» WHAT IS EXPECTED: Each line of the data below must be reproduced without any change.

» DATA EXTRACTS:
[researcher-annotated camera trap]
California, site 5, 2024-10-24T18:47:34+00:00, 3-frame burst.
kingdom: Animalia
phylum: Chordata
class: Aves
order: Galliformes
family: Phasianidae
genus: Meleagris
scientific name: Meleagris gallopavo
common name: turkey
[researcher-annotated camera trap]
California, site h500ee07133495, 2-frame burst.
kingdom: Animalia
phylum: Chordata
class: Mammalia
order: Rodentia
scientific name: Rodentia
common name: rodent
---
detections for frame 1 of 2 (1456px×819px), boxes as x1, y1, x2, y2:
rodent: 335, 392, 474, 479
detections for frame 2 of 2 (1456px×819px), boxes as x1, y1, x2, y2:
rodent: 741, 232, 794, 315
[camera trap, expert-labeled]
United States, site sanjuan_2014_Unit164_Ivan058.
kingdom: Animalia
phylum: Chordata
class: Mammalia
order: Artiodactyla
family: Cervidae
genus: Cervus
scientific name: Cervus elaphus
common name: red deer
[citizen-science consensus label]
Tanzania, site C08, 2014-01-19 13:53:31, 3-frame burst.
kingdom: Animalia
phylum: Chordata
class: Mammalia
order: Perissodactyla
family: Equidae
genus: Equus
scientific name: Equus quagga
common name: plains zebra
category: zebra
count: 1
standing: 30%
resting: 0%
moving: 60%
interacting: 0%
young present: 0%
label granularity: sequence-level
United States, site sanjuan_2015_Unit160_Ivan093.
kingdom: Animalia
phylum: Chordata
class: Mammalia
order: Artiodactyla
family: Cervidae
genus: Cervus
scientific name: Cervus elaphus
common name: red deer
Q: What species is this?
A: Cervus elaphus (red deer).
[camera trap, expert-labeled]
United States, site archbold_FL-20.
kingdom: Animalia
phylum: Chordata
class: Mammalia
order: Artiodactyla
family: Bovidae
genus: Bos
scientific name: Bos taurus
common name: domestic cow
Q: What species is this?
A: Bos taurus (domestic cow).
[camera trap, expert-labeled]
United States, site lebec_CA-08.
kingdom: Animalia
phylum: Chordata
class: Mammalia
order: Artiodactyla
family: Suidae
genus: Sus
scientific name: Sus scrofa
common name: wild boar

» PROBLEM SOLUTION:
[researcher-annotated camera trap]
California, site 5, 2024-10-24T18:47:34+00:00, 3-frame burst.
kingdom: Animalia
phylum: Chordata
class: Aves
order: Galliformes
family: Phasianidae
genus: Meleagris
scientific name: Meleagris gallopavo
common name: turkey
[researcher-annotated camera trap]
California, site h500ee07133495, 2-frame burst.
kingdom: Animalia
phylum: Chordata
class: Mammalia
order: Rodentia
scientific name: Rodentia
common name: rodent
---
detections for frame 1 of 2 (1456px×819px), boxes as x1, y1, x2, y2:
rodent: 335, 392, 474, 479
detections for frame 2 of 2 (1456px×819px), boxes as x1, y1, x2, y2:
rodent: 741, 232, 794, 315
[camera trap, expert-labeled]
United States, site sanjuan_2014_Unit164_Ivan058.
kingdom: Animalia
phylum: Chordata
class: Mammalia
order: Artiodactyla
family: Cervidae
genus: Cervus
scientific name: Cervus elaphus
common name: red deer
[citizen-science consensus label]
Tanzania, site C08, 2014-01-19 13:53:31, 3-frame burst.
kingdom: Animalia
phylum: Chordata
class: Mammalia
order: Perissodactyla
family: Equidae
genus: Equus
scientific name: Equus quagga
common name: plains zebra
category: zebra
count: 1
standing: 30%
resting: 0%
moving: 60%
interacting: 0%
young present: 0%
label granularity: sequence-level
United States, site sanjuan_2015_Unit160_Ivan093.
kingdom: Animalia
phylum: Chordata
class: Mammalia
order: Artiodactyla
family: Cervidae
genus: Cervus
scientific name: Cervus elaphus
common name: red deer
Q: What species is this?
A: Cervus elaphus (red deer).
[camera trap, expert-labeled]
United States, site archbold_FL-20.
kingdom: Animalia
phylum: Chordata
class: Mammalia
order: Artiodactyla
family: Bovidae
genus: Bos
scientific name: Bos taurus
common name: domestic cow
Q: What species is this?
A: Bos taurus (domestic cow).
[camera trap, expert-labeled]
United States, site lebec_CA-08.
kingdom: Animalia
phylum: Chordata
class: Mammalia
order: Artiodactyla
family: Suidae
genus: Sus
scientific name: Sus scrofa
common name: wild boar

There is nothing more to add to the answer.